**WRITTEN PROBLEM:** Copy out every record below, word for word.

━━━━━ DATA IN THIS EXERCISE

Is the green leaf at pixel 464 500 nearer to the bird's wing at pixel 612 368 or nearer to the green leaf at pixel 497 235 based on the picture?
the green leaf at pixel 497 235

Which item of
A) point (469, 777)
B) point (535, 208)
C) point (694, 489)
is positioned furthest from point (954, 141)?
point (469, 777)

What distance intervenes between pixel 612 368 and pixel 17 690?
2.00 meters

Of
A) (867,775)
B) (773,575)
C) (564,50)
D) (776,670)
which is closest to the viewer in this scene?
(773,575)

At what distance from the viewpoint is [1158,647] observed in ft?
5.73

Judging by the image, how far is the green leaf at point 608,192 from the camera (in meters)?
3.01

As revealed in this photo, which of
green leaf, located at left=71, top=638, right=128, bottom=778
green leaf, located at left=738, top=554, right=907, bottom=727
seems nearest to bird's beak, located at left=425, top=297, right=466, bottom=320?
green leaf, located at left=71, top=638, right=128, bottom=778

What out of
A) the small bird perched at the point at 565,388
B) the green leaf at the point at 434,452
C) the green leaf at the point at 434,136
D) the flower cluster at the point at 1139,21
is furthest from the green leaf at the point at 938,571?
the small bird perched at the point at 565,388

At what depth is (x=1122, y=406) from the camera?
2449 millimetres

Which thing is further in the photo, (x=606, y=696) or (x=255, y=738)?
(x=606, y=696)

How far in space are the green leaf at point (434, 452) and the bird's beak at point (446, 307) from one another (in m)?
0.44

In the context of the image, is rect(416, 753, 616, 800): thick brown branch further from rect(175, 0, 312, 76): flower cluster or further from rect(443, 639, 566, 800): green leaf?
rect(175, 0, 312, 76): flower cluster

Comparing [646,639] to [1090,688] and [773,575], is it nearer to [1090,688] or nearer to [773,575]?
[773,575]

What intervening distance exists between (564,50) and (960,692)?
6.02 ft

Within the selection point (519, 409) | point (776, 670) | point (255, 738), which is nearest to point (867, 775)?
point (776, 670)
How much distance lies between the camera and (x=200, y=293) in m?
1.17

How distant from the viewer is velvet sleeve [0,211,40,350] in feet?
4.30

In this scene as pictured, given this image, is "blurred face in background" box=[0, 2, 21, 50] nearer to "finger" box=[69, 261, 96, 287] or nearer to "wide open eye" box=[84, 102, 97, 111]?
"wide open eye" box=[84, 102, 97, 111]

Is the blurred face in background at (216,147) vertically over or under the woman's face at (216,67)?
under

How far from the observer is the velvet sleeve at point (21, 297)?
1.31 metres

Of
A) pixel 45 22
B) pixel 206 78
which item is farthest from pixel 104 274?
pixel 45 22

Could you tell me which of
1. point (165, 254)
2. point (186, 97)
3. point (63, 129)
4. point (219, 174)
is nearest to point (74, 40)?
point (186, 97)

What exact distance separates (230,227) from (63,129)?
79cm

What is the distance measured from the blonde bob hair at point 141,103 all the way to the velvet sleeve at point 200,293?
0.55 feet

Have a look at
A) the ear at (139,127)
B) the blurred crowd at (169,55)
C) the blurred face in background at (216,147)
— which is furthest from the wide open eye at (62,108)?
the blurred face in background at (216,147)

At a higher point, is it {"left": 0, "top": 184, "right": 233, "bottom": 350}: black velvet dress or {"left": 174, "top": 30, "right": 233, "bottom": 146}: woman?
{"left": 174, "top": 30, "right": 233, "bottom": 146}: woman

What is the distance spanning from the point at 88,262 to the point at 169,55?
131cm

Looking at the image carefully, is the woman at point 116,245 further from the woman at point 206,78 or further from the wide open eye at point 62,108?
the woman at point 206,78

━━━━━━━━━━

**WRITTEN REPLY:**
Is the green leaf at pixel 464 500 nearer to the bird's wing at pixel 612 368 or nearer to the green leaf at pixel 497 235 based on the picture?
the green leaf at pixel 497 235

Which item of
A) point (469, 777)
B) point (535, 208)
C) point (694, 489)
is positioned furthest from point (954, 141)?
point (469, 777)

What distance intervenes between pixel 612 368 and pixel 17 690?
2.00 meters

Of
A) (867,775)
B) (773,575)
C) (564,50)
D) (776,670)
which is closest to the viewer in this scene?
(773,575)

At what distance from the viewpoint is [1158,647] observed in ft?
5.73

Judging by the image, how far is the green leaf at point 608,192 from the camera (in meters)?
3.01

As revealed in this photo, which of
green leaf, located at left=71, top=638, right=128, bottom=778
green leaf, located at left=738, top=554, right=907, bottom=727
seems nearest to bird's beak, located at left=425, top=297, right=466, bottom=320?
green leaf, located at left=71, top=638, right=128, bottom=778

What out of
A) the small bird perched at the point at 565,388
B) the green leaf at the point at 434,452
C) the green leaf at the point at 434,136
D) the flower cluster at the point at 1139,21
is furthest from the green leaf at the point at 938,571?
the small bird perched at the point at 565,388

At what depth is (x=1122, y=406) from the camera?
2449 millimetres

Which thing is further in the photo, (x=606, y=696) or (x=255, y=738)?
(x=606, y=696)

How far in space are the green leaf at point (434, 452) and the bird's beak at point (446, 307) from one another (in m)?
0.44

In the context of the image, is rect(416, 753, 616, 800): thick brown branch further from rect(175, 0, 312, 76): flower cluster or further from rect(443, 639, 566, 800): green leaf?
rect(175, 0, 312, 76): flower cluster

Comparing [646,639] to [1090,688] and [773,575], is it nearer to [1090,688] or nearer to [773,575]?
[773,575]

What intervening distance exists between (564,50) and (960,692)?
6.02 ft

Within the selection point (519, 409) | point (776, 670) | point (255, 738), which is nearest to point (867, 775)?
point (776, 670)
How much distance lies between the camera and (x=200, y=293) in m?
1.17

How distant from the viewer is velvet sleeve [0,211,40,350] in feet?
4.30

In this scene as pictured, given this image, is "blurred face in background" box=[0, 2, 21, 50] nearer to "finger" box=[69, 261, 96, 287] or nearer to "wide open eye" box=[84, 102, 97, 111]?
"wide open eye" box=[84, 102, 97, 111]

Is the blurred face in background at (216,147) vertically over or under the woman's face at (216,67)?
under

How far from the observer is the velvet sleeve at point (21, 297)?
1.31 metres

Of
A) pixel 45 22
B) pixel 206 78
which item is farthest from pixel 104 274?
pixel 45 22

Could you tell me which of
1. point (165, 254)
2. point (186, 97)
3. point (63, 129)
4. point (219, 174)
is nearest to point (74, 40)?
point (186, 97)

What exact distance separates (230,227) from (63,129)?
79cm

What is the distance measured from the blonde bob hair at point 141,103 all the way to the velvet sleeve at point 200,293?
0.55 feet

Have a look at
A) the ear at (139,127)
B) the blurred crowd at (169,55)
C) the blurred face in background at (216,147)
— which is furthest from the wide open eye at (62,108)?
the blurred face in background at (216,147)

At a higher point, is it {"left": 0, "top": 184, "right": 233, "bottom": 350}: black velvet dress or {"left": 174, "top": 30, "right": 233, "bottom": 146}: woman?
{"left": 174, "top": 30, "right": 233, "bottom": 146}: woman

What is the distance spanning from the point at 88,262 to the point at 169,55?
131cm

Looking at the image carefully, is the woman at point 116,245 further from the woman at point 206,78 or further from the wide open eye at point 62,108?
the woman at point 206,78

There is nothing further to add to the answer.